Exercise: Return every line from the records below with the string "height".

++++++++

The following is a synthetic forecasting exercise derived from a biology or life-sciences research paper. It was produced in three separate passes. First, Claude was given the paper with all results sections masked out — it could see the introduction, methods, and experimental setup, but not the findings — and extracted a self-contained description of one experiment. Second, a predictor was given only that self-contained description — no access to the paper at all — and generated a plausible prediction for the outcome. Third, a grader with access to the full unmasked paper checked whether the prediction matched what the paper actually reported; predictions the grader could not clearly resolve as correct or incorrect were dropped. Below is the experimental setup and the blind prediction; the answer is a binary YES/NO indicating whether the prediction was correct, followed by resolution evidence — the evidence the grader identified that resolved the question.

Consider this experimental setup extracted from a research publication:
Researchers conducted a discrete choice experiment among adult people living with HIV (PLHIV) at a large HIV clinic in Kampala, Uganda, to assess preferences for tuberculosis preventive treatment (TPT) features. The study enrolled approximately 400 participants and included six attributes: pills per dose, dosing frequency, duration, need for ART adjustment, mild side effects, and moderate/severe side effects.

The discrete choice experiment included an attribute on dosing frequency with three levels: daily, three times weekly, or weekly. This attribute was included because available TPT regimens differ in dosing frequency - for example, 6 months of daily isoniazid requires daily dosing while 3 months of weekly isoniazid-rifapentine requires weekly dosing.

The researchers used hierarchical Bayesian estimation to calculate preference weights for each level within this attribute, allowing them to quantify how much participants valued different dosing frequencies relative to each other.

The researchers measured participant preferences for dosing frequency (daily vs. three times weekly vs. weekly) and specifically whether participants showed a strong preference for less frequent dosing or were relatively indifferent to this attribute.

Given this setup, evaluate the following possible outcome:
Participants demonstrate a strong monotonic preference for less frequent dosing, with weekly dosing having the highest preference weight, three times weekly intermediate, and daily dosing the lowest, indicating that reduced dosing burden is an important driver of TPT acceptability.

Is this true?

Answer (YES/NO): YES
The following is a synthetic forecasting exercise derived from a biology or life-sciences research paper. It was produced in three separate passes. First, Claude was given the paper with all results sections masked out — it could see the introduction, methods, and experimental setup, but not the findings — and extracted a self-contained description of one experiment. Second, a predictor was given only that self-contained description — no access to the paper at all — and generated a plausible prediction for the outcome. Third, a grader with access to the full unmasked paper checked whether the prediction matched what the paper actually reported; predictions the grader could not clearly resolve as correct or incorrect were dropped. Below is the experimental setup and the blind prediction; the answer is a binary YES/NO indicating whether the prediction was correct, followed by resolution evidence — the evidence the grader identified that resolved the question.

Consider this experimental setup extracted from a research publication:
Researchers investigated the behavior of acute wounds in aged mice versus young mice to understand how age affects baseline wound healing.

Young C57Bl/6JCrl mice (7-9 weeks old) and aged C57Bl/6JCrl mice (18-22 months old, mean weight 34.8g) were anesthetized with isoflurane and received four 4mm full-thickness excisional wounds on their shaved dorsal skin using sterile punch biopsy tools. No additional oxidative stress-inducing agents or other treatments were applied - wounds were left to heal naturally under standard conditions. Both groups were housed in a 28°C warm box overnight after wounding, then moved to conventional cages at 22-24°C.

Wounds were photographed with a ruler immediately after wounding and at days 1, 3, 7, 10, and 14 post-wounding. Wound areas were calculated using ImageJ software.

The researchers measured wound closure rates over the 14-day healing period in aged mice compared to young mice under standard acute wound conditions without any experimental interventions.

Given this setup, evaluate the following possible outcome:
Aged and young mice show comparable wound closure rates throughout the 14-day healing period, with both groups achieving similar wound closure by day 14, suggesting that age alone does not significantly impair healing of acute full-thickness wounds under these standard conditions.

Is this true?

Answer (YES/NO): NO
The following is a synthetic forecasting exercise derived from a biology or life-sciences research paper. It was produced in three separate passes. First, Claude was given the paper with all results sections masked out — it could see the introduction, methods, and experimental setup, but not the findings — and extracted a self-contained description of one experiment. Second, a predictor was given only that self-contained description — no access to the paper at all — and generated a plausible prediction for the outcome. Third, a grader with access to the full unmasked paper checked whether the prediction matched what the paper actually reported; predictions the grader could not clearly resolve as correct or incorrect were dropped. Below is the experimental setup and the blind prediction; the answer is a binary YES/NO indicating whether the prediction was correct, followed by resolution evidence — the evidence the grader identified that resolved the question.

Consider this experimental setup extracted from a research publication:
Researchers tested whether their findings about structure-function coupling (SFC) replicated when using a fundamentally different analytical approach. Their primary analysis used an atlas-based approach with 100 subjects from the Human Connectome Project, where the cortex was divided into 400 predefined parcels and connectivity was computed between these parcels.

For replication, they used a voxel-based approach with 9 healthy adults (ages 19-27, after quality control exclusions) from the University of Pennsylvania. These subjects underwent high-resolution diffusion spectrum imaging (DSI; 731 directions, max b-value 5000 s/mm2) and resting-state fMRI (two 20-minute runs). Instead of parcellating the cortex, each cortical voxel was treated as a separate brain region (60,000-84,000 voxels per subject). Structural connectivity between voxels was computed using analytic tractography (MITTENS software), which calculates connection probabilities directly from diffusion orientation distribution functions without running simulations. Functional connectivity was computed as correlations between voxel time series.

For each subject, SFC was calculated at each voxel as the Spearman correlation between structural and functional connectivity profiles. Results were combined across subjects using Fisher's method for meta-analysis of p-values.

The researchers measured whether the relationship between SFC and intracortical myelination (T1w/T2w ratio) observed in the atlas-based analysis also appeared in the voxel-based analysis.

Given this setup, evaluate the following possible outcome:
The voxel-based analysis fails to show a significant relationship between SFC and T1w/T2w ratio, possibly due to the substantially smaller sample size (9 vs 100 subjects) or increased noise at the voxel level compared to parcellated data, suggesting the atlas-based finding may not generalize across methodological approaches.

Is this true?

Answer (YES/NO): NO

++++++++

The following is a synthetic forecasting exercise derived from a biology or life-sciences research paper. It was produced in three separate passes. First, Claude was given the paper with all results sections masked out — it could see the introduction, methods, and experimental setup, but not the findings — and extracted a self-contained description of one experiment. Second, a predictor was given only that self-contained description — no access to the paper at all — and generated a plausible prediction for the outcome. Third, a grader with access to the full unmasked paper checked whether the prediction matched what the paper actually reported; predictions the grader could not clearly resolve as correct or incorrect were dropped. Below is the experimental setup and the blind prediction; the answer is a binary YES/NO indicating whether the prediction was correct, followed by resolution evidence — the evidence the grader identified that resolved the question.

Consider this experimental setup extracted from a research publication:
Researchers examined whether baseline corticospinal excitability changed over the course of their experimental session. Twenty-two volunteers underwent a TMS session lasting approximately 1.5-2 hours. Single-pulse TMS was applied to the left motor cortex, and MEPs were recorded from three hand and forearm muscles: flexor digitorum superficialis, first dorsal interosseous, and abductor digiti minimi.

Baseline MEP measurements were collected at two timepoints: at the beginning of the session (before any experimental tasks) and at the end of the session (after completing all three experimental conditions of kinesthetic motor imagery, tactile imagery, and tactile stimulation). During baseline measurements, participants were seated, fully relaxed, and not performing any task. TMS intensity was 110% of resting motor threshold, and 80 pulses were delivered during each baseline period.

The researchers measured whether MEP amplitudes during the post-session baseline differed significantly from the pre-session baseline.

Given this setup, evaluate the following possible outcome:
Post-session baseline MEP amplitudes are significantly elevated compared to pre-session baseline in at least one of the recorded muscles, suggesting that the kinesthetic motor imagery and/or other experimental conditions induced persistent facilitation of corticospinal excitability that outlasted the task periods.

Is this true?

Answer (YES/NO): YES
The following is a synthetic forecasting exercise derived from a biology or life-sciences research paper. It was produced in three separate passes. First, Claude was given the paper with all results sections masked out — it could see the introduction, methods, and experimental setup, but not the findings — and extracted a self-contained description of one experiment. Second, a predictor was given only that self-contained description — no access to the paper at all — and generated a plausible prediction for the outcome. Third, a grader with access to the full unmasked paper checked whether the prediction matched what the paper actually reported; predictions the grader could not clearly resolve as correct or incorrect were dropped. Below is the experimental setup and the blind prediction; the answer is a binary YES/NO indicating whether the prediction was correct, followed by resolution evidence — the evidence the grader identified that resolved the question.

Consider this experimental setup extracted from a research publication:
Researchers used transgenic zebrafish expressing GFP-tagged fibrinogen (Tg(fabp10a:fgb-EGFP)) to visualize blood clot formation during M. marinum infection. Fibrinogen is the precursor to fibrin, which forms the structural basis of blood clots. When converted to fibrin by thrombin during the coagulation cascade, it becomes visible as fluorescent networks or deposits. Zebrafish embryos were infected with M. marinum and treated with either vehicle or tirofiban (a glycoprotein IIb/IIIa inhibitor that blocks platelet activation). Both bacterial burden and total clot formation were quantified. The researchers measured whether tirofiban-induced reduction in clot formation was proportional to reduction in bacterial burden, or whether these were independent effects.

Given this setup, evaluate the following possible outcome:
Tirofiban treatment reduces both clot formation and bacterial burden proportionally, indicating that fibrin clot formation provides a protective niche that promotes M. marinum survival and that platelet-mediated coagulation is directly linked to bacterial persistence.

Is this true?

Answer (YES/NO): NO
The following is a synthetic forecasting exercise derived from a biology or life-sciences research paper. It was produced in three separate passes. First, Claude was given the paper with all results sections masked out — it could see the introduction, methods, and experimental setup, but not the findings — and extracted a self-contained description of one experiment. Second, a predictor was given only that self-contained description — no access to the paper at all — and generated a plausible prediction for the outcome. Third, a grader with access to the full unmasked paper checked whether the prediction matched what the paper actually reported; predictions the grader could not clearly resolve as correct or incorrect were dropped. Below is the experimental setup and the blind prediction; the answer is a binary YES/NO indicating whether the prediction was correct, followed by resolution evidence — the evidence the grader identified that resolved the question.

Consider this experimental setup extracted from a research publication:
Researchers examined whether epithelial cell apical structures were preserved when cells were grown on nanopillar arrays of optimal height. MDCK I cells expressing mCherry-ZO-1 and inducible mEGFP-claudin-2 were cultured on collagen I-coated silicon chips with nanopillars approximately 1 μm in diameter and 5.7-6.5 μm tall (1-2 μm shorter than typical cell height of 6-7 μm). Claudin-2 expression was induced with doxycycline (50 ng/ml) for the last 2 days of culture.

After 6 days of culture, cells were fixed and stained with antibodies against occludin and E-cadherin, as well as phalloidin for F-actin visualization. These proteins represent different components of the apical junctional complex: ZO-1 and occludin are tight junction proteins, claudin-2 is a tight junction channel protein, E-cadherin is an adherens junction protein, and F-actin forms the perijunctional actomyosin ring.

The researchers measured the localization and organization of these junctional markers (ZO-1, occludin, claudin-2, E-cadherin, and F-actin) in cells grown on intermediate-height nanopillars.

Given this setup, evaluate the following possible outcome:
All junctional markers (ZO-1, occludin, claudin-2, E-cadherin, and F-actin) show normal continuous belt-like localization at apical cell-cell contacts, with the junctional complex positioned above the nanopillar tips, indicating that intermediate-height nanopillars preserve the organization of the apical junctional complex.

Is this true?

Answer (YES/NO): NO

++++++++

Output for this task:
Researchers examined whether epithelial cell apical structures were preserved when cells were grown on nanopillar arrays of optimal height. MDCK I cells expressing mCherry-ZO-1 and inducible mEGFP-claudin-2 were cultured on collagen I-coated silicon chips with nanopillars approximately 1 μm in diameter and 5.7-6.5 μm tall (1-2 μm shorter than typical cell height of 6-7 μm). Claudin-2 expression was induced with doxycycline (50 ng/ml) for the last 2 days of culture.
The researchers measured the localization and organization of these junctional markers (ZO-1, occludin, claudin-2, E-cadherin, and F-actin) in cells grown on intermediate-height nanopillars.
All junctional markers (ZO-1, occludin, claudin-2, E-cadherin, and F-actin) show normal continuous belt-like localization at apical cell-cell contacts, with the junctional complex positioned above the nanopillar tips, indicating that intermediate-height nanopillars preserve the organization of the apical junctional complex.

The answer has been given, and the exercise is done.